◆ Data provided
- - - -

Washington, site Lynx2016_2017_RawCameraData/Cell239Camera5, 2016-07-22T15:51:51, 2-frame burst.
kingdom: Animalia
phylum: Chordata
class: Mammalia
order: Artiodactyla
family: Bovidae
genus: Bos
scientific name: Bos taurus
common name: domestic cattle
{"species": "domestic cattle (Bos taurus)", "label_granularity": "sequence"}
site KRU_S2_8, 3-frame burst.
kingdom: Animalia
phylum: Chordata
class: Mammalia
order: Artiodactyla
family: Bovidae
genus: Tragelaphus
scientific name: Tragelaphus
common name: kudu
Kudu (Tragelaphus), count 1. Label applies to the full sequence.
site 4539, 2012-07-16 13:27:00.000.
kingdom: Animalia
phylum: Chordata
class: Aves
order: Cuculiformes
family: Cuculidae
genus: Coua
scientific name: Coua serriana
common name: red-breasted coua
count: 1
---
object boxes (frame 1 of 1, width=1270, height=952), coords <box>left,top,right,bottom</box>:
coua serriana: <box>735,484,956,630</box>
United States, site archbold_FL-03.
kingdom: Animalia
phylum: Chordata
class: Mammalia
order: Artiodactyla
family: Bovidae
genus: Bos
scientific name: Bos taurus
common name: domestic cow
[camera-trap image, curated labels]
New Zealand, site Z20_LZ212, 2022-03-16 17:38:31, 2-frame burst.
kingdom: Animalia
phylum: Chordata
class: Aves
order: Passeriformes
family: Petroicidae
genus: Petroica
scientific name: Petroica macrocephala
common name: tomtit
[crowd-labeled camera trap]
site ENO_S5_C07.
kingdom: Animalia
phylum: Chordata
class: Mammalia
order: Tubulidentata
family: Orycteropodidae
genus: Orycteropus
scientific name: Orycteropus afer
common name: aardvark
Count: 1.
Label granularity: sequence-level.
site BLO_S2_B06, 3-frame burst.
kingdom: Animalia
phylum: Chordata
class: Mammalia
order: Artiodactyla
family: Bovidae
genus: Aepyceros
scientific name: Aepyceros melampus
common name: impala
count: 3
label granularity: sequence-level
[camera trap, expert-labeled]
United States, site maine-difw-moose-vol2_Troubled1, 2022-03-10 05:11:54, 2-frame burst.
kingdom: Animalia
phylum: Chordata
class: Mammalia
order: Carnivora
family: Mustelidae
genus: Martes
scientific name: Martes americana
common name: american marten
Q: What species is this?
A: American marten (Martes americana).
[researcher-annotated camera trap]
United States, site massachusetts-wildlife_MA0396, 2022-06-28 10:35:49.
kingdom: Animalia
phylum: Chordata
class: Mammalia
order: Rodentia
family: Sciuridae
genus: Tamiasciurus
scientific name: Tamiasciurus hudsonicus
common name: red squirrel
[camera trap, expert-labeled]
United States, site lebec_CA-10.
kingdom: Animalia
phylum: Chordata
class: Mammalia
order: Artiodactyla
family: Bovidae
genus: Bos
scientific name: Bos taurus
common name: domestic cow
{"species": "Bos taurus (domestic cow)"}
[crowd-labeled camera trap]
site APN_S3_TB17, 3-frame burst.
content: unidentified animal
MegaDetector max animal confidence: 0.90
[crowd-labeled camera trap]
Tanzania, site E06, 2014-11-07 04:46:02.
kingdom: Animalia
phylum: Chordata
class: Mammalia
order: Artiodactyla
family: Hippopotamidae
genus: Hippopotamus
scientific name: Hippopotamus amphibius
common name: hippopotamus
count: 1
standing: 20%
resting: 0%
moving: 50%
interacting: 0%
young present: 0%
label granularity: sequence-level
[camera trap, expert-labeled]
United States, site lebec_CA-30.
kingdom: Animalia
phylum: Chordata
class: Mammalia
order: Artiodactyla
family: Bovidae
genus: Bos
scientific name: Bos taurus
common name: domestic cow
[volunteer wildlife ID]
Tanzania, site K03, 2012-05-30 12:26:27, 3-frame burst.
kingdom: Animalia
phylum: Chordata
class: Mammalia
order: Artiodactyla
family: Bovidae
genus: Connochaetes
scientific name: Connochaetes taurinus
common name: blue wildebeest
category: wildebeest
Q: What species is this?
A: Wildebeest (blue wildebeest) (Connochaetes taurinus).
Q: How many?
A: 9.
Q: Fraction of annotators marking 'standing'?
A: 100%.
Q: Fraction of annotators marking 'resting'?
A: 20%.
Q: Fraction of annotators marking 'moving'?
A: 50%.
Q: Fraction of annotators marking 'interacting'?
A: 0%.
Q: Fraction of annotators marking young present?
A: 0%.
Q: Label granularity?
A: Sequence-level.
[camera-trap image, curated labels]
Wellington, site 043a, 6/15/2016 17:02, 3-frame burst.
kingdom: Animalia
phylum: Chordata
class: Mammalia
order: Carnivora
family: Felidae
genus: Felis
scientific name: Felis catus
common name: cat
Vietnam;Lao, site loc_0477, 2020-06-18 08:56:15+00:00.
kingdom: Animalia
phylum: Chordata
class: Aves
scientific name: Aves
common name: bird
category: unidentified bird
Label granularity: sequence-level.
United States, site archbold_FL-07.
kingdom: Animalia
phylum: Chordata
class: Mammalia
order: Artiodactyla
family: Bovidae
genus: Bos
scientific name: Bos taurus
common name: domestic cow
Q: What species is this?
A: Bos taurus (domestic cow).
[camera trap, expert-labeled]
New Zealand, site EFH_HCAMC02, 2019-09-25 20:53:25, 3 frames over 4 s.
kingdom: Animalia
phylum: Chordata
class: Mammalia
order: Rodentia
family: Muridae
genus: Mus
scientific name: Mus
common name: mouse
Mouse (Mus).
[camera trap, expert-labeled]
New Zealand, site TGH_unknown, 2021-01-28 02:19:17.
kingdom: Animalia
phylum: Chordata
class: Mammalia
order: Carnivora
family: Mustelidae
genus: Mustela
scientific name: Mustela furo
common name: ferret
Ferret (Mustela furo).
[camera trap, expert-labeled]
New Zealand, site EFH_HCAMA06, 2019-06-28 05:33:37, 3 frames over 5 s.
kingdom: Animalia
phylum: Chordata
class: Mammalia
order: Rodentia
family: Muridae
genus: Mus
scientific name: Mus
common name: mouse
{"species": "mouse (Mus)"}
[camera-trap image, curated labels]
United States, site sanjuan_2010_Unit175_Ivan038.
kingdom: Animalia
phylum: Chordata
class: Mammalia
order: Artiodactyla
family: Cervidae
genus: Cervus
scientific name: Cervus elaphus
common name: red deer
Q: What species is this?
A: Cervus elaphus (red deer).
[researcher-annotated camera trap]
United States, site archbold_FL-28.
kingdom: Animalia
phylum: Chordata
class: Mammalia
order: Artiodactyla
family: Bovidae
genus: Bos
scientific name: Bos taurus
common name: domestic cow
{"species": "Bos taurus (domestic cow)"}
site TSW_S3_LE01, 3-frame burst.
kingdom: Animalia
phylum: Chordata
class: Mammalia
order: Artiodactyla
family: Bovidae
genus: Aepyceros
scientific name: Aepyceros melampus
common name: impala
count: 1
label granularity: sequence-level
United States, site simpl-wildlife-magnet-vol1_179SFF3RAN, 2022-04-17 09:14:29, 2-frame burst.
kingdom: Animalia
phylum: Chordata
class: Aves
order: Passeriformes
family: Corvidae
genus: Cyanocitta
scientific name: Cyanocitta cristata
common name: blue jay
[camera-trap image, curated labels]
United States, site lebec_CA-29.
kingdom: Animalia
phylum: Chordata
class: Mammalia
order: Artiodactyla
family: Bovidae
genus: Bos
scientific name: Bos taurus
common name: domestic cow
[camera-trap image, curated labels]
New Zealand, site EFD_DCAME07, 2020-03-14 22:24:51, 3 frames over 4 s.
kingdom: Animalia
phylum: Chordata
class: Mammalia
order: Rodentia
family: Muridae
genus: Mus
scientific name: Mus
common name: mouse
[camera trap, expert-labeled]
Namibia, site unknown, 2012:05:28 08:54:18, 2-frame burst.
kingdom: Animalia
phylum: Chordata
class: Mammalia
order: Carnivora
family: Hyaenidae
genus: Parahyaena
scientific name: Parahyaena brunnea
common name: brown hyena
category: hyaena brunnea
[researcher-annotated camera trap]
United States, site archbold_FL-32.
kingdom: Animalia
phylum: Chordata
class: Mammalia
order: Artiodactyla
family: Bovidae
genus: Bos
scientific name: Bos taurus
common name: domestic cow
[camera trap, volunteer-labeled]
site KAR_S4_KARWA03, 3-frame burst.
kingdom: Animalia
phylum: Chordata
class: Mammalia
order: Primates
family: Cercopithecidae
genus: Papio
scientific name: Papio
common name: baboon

- - - -

◆ Required action
Please transcribe exactly the lines above from the line that has "Q: Fraction of annotators marking young" up to and including the line that has "genus: Felis"; no other line belongs in the answer.

◆ Task response
Q: Fraction of annotators marking young present?
A: 0%.
Q: Label granularity?
A: Sequence-level.
[camera-trap image, curated labels]
Wellington, site 043a, 6/15/2016 17:02, 3-frame burst.
kingdom: Animalia
phylum: Chordata
class: Mammalia
order: Carnivora
family: Felidae
genus: Felis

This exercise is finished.